Vraiment épatant, tout le monde l'a bien remarqué, ce décor qui, acte après acte, s'élève, pour laisser les personnages s'enfoncer dans des bas-fonds aux murs lézardés. C'est bien connu: dans le cauchemar la maison figure la personnalité. Et celle d'Orgon est de plus en Tartuffe.jpgplus délabrée. Chacun ici perd ses repères: Orgon flou et absent à lui même. Et- moins évident- Tartuffe plutôt vulnérable, victime de ses passions, qu'expert en manipulation. Perdu nous aussi on l'est un peu dans les codes de jeux.

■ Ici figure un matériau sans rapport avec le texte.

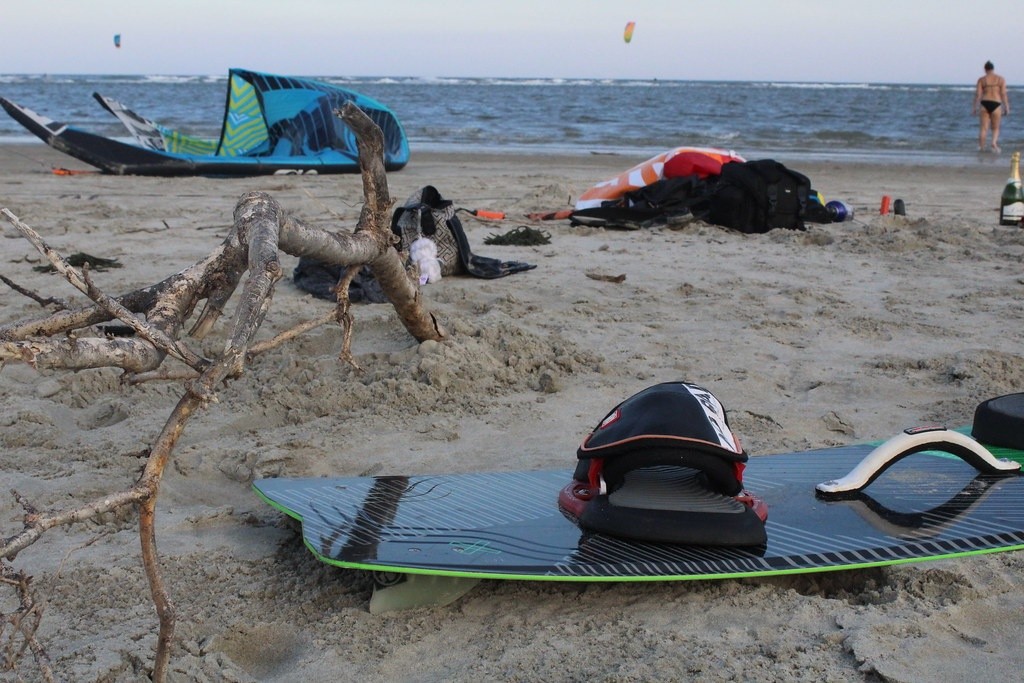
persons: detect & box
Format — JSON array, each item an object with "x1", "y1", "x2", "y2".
[{"x1": 973, "y1": 62, "x2": 1009, "y2": 148}]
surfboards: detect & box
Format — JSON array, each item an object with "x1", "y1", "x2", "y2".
[{"x1": 248, "y1": 423, "x2": 1023, "y2": 583}]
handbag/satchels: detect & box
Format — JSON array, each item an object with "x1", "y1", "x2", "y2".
[
  {"x1": 391, "y1": 185, "x2": 462, "y2": 275},
  {"x1": 709, "y1": 159, "x2": 812, "y2": 235}
]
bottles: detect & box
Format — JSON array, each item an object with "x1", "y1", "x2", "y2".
[
  {"x1": 826, "y1": 201, "x2": 854, "y2": 222},
  {"x1": 1000, "y1": 152, "x2": 1024, "y2": 226}
]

Les deux personnages principaux évoluent dans les demi-teintes de la subtilité et de l'inattendu. Mais Dorine en rajoute des tonnes de bon sens et de gouaille. Non sans drolerie, mais où sommes nous? Dans les rimes, dans le non-dit, ou dans les conventions d'un théâtre naturaliste, voire celles d'une comédie de boulevard? C'est peut-être l'hébétude adolescente de Mariane qui réussit à nous surprendre. Et la belle neutralité d'Elmire, qui laisse la sensualité se deviner par transparences. Chacune des partitions- prise à part- est bien réglée. Mais on n'apprend rien de plus qui nous permettrait de mieux comprendre la folie d'Orgon, qui gagne toute la maison. On est pas plus avancé: on s'enfonce. Le décor vient de grimper d'un étage, et les portes aussi: Damis tient son effet et fait rire la salle à bon compte, en ne pouvant sortir par où il est rentré. Justement, on ne sait plus où l'on est. On reconnait l'extraordinaire, implacable, texte de Molière. Rien à dire: impeccablement articulé, respecté à la lettre. Traité avec trop de respect? On n'arrive pas à s'en contenter, sans un engagement vraiment affirmé dans la mise en scène. L'ambiguité géne plus qu'elle ne stimule. Pourquoi ce choix de l'indécision, ce retoilettage de l'oeuvre, par touches de brillant effets? Orgon s'effondre, les murs continuent à s'élever, les personnages à accompagner la chute de la maison Usher. En haut le ciel, en bas l'enfer? Pourtant, il est plus question de folie que de religion, même si Tartuffe finira précipité par une trappe plus bas encore. D'ailleurs on ne sait plus vraiment de quoi il est question. En tout cas, quand on est tombé tout au fond du trou, guêre d'espoir en vue, le Roi justicier et omnipotent nous apparait dans le même costume puritain new look que celui de Tartuffe et d'Orgon. Dans ce décor qui, vu de loin, semble une boite qui nous laisse enfermé.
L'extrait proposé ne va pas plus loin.